[Text under study]
Bug #52325 Node/cluster failure during mysqld startup can lead to abort
Submitted: 24 Mar 2010 10:27 Modified: 29 Mar 2010 8:06
Reporter: Jonas Oreland Email Updates:
Status: Closed Impact on me:
None 
Category:MySQL Cluster: Cluster (NDB) storage engine Severity:S3 (Non-critical)
Version:mysql-5.1-telco-6.3 OS:Any
Assigned to: Jonas Oreland CPU Architecture:Any

[24 Mar 2010 10:27] Jonas Oreland
Description:
If a node/cluster failure happens while mysqld is scanning ndb.ndb_schema table
(which it does when it manages to connect to cluster) there can be an crash
of mysqld due to insufficient error handling.

How to repeat:
1) create lots of tables
2) restart mysqld
3) restart ndb nodes while mysqld is starting

NOTE: this happens sporadically in autotest

Suggested fix:
don't abort, but retry
[24 Mar 2010 10:29] Bugs System
A patch for this bug has been committed. After review, it may
be pushed to the relevant source trees for release in the next
version. You can access the patch from:

  http://lists.mysql.com/commits/104166

3167 Jonas Oreland	2010-03-24
      ndb - bug#52325 - don't abort but handle errors in ndbcluster_find_all_databases
[25 Mar 2010 9:03] Jonas Oreland
pushed to 6.3.33 and 7.0.14
[29 Mar 2010 8:06] Jon Stephens
Documented bugfix in the NDB-6.3.33, 7.0.14, and 7.1.3 changelogs, as follows;

        If a node or cluster failure occurred while mysqld was scanning
        the ndb.ndb_schema table (which it does when it attempting to
        connect to the cluster), insufficient error handling could lead
        to a crash by mysqld in certain cases. This could happen in a
        MySQL Cluster with a great many tables, when trying to restart
        data nodes while one or more mysqld processes were restarting.

Closed.
[/Text under study]
- [Try it]:
Answer these questions from the bug report:
(a) What fix does the reporter suggest?
(b) Which versions was the fix pushed to on 25 Mar 2010?
(c) What severity is the bug given?
The data below has no connection to the bug report.
[Dataset excerpt]
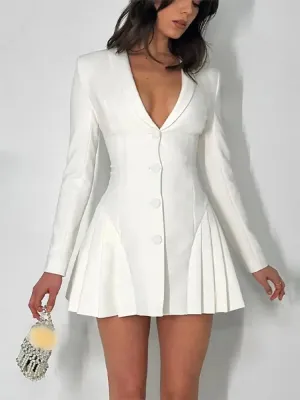 Luna Mini Dress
[/Dataset excerpt]
- [Solution for this problem]:
(a) Don't abort, but retry.
(b) 6.3.33 and 7.0.14.
(c) S3 (Non-critical).